You may notice that Stam is presenting a unique time discretization here. You may also notice that it’s not computable yet because we’re missing a discretization of space. Of course, Stam presented one in “Stable Fluids” too. For starters, the calculation of $\bold{v}_\text{advect}$ can be done at just the points on the grid. From there, reading would show that Stam used a Runge-Kutta back-tracing on the velocity field to find $\bold{p}(\bold x, t_0 - \Delta t)$. I won’t get into how that works, and I won’t have to in a moment. Anyway, the found point almost certainly doesn’t coincide with a point on the grid, so Stam used an approximation of the velocity there, $\bold{v}(\bold{p}(\bold x, t_0 - \Delta t))$, by “bilinearly interpolating” between the four closest velocity values.

Four arrows on the corners of a square on the grid, each pointed in different directions. Dashed lines connect the top two arrows and the bottom two arrows. Points dot halfway on the dashed lines. On the top point, an arrow points in the direction of the top two arrows' average. On the bottom point, an arrow points the direction of the bottom two arrows' average. Another dashed line connects the points on the dashed line. Less than half-way on the dashed line, there is a point and an arrow that points in the weighted average of the arrows on the dashed lines, with more weight given to the top arrow.

For more information on that, see the above link to Wikipedia. It’s got a better explanation of bilinear interpolation than one I can make—diagrams included. With that said, bilinear interpolation also amounts to very little code.

template<class T>
T billinear_interpolate(float di, float dj, T p11, T p12, T p21, T p22)
    T x1, x2, interpolated;
    x1 = p11*(1-dj)+p12*dj; // interp between lower-left and upper-left
    x2 = p21*(1-dj)+p22*dj; // interp between lower-right and upper-right
    interpolated = x1*(1-di)+x2*di; // interp between left and right
    return interpolated;

Though, a fair question to ask here: what should we do if the backtrace sends us to the boundary of the domain, or even beyond it? This is an important question because what we should do here directly depends on what the boundary is physically. In our case, the boundary is a solid wall. Here, I turn to the GPU Gems article, where it’s written that the “no-slip” condition hence applies, which just means the velocity there dmust be zero.

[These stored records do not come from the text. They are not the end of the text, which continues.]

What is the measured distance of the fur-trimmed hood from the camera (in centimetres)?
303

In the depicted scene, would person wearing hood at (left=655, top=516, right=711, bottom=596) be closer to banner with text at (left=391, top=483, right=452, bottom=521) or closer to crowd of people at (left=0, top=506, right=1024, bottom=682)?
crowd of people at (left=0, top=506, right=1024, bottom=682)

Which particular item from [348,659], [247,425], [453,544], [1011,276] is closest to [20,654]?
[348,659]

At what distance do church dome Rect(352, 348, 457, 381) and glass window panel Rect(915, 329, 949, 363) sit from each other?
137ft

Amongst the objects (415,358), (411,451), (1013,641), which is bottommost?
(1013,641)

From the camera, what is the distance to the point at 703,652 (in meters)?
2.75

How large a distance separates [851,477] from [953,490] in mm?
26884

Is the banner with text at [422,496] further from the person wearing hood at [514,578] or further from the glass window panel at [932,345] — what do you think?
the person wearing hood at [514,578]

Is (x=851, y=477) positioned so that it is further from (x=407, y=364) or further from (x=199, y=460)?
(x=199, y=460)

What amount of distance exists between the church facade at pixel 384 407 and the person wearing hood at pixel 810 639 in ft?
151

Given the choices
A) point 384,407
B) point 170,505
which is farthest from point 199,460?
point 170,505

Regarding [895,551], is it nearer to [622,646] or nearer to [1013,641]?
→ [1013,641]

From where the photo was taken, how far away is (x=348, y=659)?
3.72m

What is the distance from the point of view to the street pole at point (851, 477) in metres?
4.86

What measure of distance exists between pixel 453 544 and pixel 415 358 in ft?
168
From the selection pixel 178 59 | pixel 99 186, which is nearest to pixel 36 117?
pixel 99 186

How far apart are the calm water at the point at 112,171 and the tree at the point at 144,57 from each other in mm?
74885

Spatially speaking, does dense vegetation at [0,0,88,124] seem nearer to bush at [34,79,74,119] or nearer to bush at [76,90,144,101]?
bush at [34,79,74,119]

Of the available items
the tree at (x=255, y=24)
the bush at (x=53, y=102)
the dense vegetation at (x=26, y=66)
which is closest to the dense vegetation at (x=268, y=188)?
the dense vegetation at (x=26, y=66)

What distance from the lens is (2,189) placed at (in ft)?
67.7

The no-slip condition can be implemented inside the bilinear interpolation scheme.

For now, let’s focus on the bottom row. Below the bottom row, we can construct a phantom row that always takes the negative of its values. Therefore, any linear interpolation at the halfway point between the bottom row and the phantom row must be equal to zero. That is, the halfway line between them achieves the no-slip condition, thereby simulating the solid wall. From there, if the backtrace gives a position that is beyond the halfway line, it should be clamped to it. This approach with the phantom row extends to all sides of the domain.

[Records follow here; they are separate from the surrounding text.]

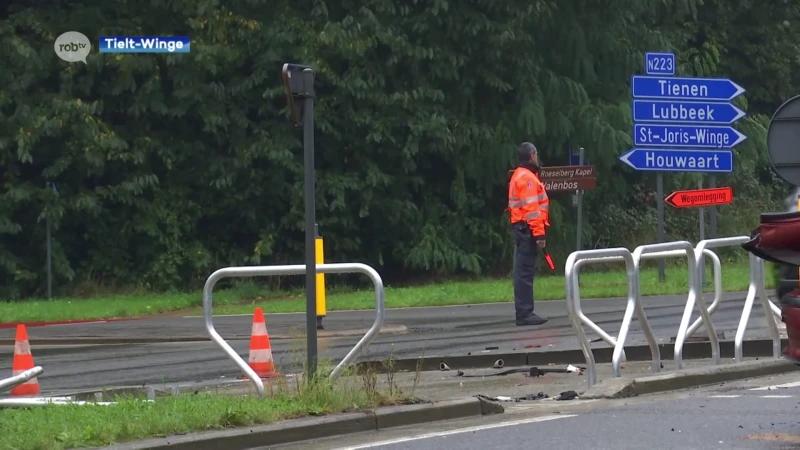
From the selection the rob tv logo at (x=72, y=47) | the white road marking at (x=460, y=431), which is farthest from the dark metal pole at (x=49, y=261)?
the white road marking at (x=460, y=431)

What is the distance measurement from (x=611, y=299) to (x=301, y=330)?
5.52 m

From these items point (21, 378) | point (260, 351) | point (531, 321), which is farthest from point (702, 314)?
point (21, 378)

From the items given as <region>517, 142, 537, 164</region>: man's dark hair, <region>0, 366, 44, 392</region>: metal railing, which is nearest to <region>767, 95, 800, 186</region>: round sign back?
<region>517, 142, 537, 164</region>: man's dark hair

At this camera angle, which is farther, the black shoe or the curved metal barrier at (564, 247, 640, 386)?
the black shoe

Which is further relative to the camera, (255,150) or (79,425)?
(255,150)

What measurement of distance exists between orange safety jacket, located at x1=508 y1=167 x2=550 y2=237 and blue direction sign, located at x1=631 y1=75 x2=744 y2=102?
1.63 meters

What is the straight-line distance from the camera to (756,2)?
139ft

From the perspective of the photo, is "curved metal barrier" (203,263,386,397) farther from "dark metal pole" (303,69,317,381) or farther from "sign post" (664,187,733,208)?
"sign post" (664,187,733,208)

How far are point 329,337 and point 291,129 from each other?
1513cm

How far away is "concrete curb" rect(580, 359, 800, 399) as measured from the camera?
10602 mm

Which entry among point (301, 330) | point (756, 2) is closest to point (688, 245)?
point (301, 330)

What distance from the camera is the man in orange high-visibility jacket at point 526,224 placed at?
1646 centimetres

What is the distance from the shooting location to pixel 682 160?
1772cm

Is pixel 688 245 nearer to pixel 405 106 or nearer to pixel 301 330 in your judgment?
pixel 301 330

In the background, the bottom half of the image is hashed out, signifying a solid wall. Four arrows are on the corners of a square on the grid, the top two pointed in different directions but the bottom two pointing in the opposite direction of the top two. Dashed lines connect the top two arrows and the bottom two arrows. Points dot halfway on the dashed lines. On the top point, an arrow points in the direction of the top two arrows' average. On the bottom point, an arrow points in the direction of the bottom twos' average, and notably this is also in the opposite direction of the arrow on the top point. Another dashed line connects the points on the dashed lines. A point dots halfway on this new line. On this new point, a smaller point dots on top of it, signifying that the average of the two averages, which are opposites of each other, is zero.
The phantom row exists inside the wall, and the value of the bilinear interpolation on the wall's surface must be zero

We also need to define the value of the phantom corner formed by a phantom row and phantom column. I didn’t see a rigorous treatment of them in my references, and I’ve seen that the corners might not matter much in practice. Still, the “no-slip” condition has a nice internal consistency that just gives us this definition. At the intersection of the halfway lines, the velocity there must also be zero. From this, we can form an equation involving the value of the phantom corner, and its solution is that the phantom corner should take on the value of the real corner—not its negative! Rather, it can be thought of as the phantom row taking the negative of the value at the end of the phantom column, which is itself a negative, and this makes a double negative.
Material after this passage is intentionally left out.